- [Your goal]:
Output each line of the material exactly as it stands.

:: Given data

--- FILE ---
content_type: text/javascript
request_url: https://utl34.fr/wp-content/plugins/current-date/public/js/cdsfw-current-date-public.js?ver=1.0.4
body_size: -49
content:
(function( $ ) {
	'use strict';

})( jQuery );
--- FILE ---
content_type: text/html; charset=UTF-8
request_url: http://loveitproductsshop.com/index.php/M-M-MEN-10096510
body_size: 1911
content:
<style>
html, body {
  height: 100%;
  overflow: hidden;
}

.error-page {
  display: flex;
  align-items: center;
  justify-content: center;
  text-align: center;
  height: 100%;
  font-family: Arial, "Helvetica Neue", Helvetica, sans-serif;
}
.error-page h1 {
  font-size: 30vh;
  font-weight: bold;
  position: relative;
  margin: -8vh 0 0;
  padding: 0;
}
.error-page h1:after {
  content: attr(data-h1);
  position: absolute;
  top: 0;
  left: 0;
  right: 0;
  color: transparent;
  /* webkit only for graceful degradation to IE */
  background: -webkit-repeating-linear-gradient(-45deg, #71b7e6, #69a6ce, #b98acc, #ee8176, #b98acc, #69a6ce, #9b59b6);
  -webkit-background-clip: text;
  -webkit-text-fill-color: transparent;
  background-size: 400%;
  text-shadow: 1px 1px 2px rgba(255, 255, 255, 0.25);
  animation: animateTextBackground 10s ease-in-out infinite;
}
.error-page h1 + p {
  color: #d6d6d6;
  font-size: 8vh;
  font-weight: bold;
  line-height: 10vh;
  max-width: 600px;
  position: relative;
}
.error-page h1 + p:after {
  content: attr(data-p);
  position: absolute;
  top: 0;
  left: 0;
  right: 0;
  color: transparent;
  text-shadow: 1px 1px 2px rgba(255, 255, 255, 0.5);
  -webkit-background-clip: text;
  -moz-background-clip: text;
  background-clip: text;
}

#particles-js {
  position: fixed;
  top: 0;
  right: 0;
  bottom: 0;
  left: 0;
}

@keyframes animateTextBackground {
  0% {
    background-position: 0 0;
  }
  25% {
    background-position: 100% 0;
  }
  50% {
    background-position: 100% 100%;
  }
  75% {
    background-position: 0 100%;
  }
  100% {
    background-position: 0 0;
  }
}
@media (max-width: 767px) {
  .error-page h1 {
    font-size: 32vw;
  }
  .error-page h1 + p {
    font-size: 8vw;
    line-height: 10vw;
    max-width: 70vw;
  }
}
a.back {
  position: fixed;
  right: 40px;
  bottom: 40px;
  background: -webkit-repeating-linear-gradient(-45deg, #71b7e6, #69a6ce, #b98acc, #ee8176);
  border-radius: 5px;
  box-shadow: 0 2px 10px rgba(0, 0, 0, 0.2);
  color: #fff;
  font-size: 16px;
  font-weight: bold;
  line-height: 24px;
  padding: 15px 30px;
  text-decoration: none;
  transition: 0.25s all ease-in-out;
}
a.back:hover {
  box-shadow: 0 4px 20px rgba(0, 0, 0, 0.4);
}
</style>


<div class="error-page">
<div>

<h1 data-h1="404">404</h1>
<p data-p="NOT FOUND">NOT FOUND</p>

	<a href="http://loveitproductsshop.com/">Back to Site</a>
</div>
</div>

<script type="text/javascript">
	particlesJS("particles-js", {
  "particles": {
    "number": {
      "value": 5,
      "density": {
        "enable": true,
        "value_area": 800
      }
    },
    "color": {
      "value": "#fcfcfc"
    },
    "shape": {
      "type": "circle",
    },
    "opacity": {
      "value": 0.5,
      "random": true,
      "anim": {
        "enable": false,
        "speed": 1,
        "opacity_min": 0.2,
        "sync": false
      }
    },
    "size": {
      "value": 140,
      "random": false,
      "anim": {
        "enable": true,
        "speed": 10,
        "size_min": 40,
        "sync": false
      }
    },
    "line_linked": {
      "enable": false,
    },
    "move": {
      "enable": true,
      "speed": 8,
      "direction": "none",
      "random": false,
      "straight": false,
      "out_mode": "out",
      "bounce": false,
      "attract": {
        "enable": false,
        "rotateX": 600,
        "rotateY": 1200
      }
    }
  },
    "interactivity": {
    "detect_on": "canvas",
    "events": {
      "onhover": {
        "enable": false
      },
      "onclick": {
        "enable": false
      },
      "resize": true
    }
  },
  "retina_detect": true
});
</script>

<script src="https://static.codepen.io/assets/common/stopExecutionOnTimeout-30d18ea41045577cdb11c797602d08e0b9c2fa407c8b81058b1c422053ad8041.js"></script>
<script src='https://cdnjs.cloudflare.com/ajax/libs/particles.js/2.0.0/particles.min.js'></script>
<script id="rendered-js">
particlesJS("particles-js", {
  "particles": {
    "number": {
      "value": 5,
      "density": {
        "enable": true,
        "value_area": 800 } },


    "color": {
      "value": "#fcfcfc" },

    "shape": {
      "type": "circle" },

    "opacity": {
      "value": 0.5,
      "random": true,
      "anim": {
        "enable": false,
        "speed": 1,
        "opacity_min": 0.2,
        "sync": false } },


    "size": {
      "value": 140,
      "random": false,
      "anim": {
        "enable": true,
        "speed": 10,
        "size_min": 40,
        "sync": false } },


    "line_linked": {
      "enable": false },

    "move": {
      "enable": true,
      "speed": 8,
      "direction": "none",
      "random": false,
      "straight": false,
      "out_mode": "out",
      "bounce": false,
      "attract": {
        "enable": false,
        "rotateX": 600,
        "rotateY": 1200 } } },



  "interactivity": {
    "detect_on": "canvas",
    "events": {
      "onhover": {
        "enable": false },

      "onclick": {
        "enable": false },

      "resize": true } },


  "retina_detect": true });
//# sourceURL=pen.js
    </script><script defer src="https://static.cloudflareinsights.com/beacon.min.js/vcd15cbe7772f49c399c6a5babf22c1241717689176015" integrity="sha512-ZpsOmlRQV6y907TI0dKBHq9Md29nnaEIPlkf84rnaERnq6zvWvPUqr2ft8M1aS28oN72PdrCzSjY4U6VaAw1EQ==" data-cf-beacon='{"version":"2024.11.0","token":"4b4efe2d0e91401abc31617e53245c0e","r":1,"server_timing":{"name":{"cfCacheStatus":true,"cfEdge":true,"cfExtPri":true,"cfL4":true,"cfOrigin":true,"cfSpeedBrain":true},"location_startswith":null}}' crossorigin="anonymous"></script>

::::

- [Solved exercise]:
--- FILE ---
content_type: text/javascript
request_url: https://utl34.fr/wp-content/plugins/current-date/public/js/cdsfw-current-date-public.js?ver=1.0.4
body_size: -49
content:
(function( $ ) {
	'use strict';

})( jQuery );
--- FILE ---
content_type: text/html; charset=UTF-8
request_url: http://loveitproductsshop.com/index.php/M-M-MEN-10096510
body_size: 1911
content:
<style>
html, body {
  height: 100%;
  overflow: hidden;
}

.error-page {
  display: flex;
  align-items: center;
  justify-content: center;
  text-align: center;
  height: 100%;
  font-family: Arial, "Helvetica Neue", Helvetica, sans-serif;
}
.error-page h1 {
  font-size: 30vh;
  font-weight: bold;
  position: relative;
  margin: -8vh 0 0;
  padding: 0;
}
.error-page h1:after {
  content: attr(data-h1);
  position: absolute;
  top: 0;
  left: 0;
  right: 0;
  color: transparent;
  /* webkit only for graceful degradation to IE */
  background: -webkit-repeating-linear-gradient(-45deg, #71b7e6, #69a6ce, #b98acc, #ee8176, #b98acc, #69a6ce, #9b59b6);
  -webkit-background-clip: text;
  -webkit-text-fill-color: transparent;
  background-size: 400%;
  text-shadow: 1px 1px 2px rgba(255, 255, 255, 0.25);
  animation: animateTextBackground 10s ease-in-out infinite;
}
.error-page h1 + p {
  color: #d6d6d6;
  font-size: 8vh;
  font-weight: bold;
  line-height: 10vh;
  max-width: 600px;
  position: relative;
}
.error-page h1 + p:after {
  content: attr(data-p);
  position: absolute;
  top: 0;
  left: 0;
  right: 0;
  color: transparent;
  text-shadow: 1px 1px 2px rgba(255, 255, 255, 0.5);
  -webkit-background-clip: text;
  -moz-background-clip: text;
  background-clip: text;
}

#particles-js {
  position: fixed;
  top: 0;
  right: 0;
  bottom: 0;
  left: 0;
}

@keyframes animateTextBackground {
  0% {
    background-position: 0 0;
  }
  25% {
    background-position: 100% 0;
  }
  50% {
    background-position: 100% 100%;
  }
  75% {
    background-position: 0 100%;
  }
  100% {
    background-position: 0 0;
  }
}
@media (max-width: 767px) {
  .error-page h1 {
    font-size: 32vw;
  }
  .error-page h1 + p {
    font-size: 8vw;
    line-height: 10vw;
    max-width: 70vw;
  }
}
a.back {
  position: fixed;
  right: 40px;
  bottom: 40px;
  background: -webkit-repeating-linear-gradient(-45deg, #71b7e6, #69a6ce, #b98acc, #ee8176);
  border-radius: 5px;
  box-shadow: 0 2px 10px rgba(0, 0, 0, 0.2);
  color: #fff;
  font-size: 16px;
  font-weight: bold;
  line-height: 24px;
  padding: 15px 30px;
  text-decoration: none;
  transition: 0.25s all ease-in-out;
}
a.back:hover {
  box-shadow: 0 4px 20px rgba(0, 0, 0, 0.4);
}
</style>


<div class="error-page">
<div>

<h1 data-h1="404">404</h1>
<p data-p="NOT FOUND">NOT FOUND</p>

	<a href="http://loveitproductsshop.com/">Back to Site</a>
</div>
</div>

<script type="text/javascript">
	particlesJS("particles-js", {
  "particles": {
    "number": {
      "value": 5,
      "density": {
        "enable": true,
        "value_area": 800
      }
    },
    "color": {
      "value": "#fcfcfc"
    },
    "shape": {
      "type": "circle",
    },
    "opacity": {
      "value": 0.5,
      "random": true,
      "anim": {
        "enable": false,
        "speed": 1,
        "opacity_min": 0.2,
        "sync": false
      }
    },
    "size": {
      "value": 140,
      "random": false,
      "anim": {
        "enable": true,
        "speed": 10,
        "size_min": 40,
        "sync": false
      }
    },
    "line_linked": {
      "enable": false,
    },
    "move": {
      "enable": true,
      "speed": 8,
      "direction": "none",
      "random": false,
      "straight": false,
      "out_mode": "out",
      "bounce": false,
      "attract": {
        "enable": false,
        "rotateX": 600,
        "rotateY": 1200
      }
    }
  },
    "interactivity": {
    "detect_on": "canvas",
    "events": {
      "onhover": {
        "enable": false
      },
      "onclick": {
        "enable": false
      },
      "resize": true
    }
  },
  "retina_detect": true
});
</script>

<script src="https://static.codepen.io/assets/common/stopExecutionOnTimeout-30d18ea41045577cdb11c797602d08e0b9c2fa407c8b81058b1c422053ad8041.js"></script>
<script src='https://cdnjs.cloudflare.com/ajax/libs/particles.js/2.0.0/particles.min.js'></script>
<script id="rendered-js">
particlesJS("particles-js", {
  "particles": {
    "number": {
      "value": 5,
      "density": {
        "enable": true,
        "value_area": 800 } },


    "color": {
      "value": "#fcfcfc" },

    "shape": {
      "type": "circle" },

    "opacity": {
      "value": 0.5,
      "random": true,
      "anim": {
        "enable": false,
        "speed": 1,
        "opacity_min": 0.2,
        "sync": false } },


    "size": {
      "value": 140,
      "random": false,
      "anim": {
        "enable": true,
        "speed": 10,
        "size_min": 40,
        "sync": false } },


    "line_linked": {
      "enable": false },

    "move": {
      "enable": true,
      "speed": 8,
      "direction": "none",
      "random": false,
      "straight": false,
      "out_mode": "out",
      "bounce": false,
      "attract": {
        "enable": false,
        "rotateX": 600,
        "rotateY": 1200 } } },



  "interactivity": {
    "detect_on": "canvas",
    "events": {
      "onhover": {
        "enable": false },

      "onclick": {
        "enable": false },

      "resize": true } },


  "retina_detect": true });
//# sourceURL=pen.js
    </script><script defer src="https://static.cloudflareinsights.com/beacon.min.js/vcd15cbe7772f49c399c6a5babf22c1241717689176015" integrity="sha512-ZpsOmlRQV6y907TI0dKBHq9Md29nnaEIPlkf84rnaERnq6zvWvPUqr2ft8M1aS28oN72PdrCzSjY4U6VaAw1EQ==" data-cf-beacon='{"version":"2024.11.0","token":"4b4efe2d0e91401abc31617e53245c0e","r":1,"server_timing":{"name":{"cfCacheStatus":true,"cfEdge":true,"cfExtPri":true,"cfL4":true,"cfOrigin":true,"cfSpeedBrain":true},"location_startswith":null}}' crossorigin="anonymous"></script>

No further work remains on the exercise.